Description of the task ▸
State how many lines of the records contain the word "below", and give only that number.

─── Records shown

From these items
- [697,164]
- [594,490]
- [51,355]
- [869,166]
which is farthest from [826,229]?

──────
─── Records shown

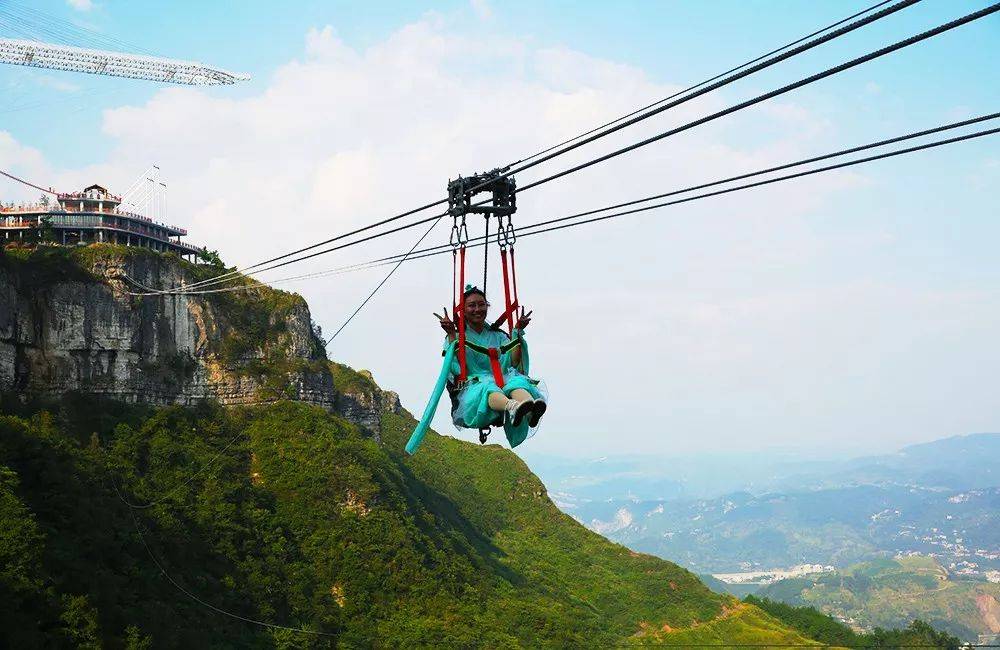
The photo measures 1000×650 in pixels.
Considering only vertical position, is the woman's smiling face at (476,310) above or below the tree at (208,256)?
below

──────

Reply to the exercise ▸
2